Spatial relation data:
————————

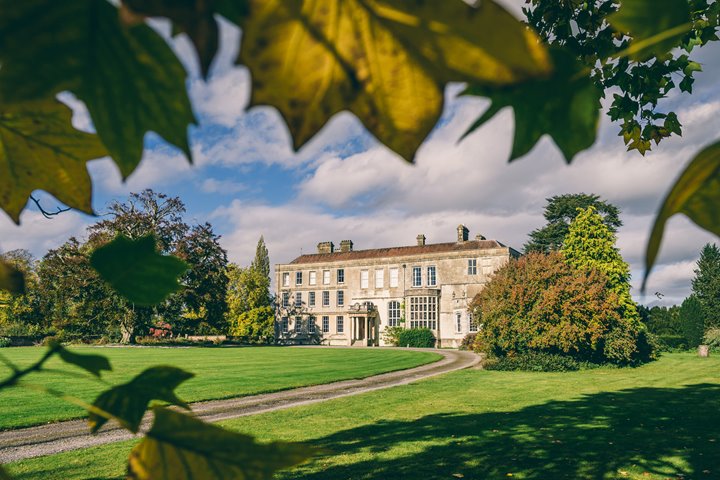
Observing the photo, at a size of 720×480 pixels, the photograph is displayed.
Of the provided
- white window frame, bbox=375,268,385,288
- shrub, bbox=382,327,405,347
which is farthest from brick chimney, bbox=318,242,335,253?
shrub, bbox=382,327,405,347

————————

Task objective: Update the data by changing "brick chimney" to "stone chimney" and leaving every other line as it is. Write the revised data without the pictures.

Complete answer:
Observing the photo, at a size of 720×480 pixels, the photograph is displayed.
Of the provided
- white window frame, bbox=375,268,385,288
- shrub, bbox=382,327,405,347
which is farthest from stone chimney, bbox=318,242,335,253?
shrub, bbox=382,327,405,347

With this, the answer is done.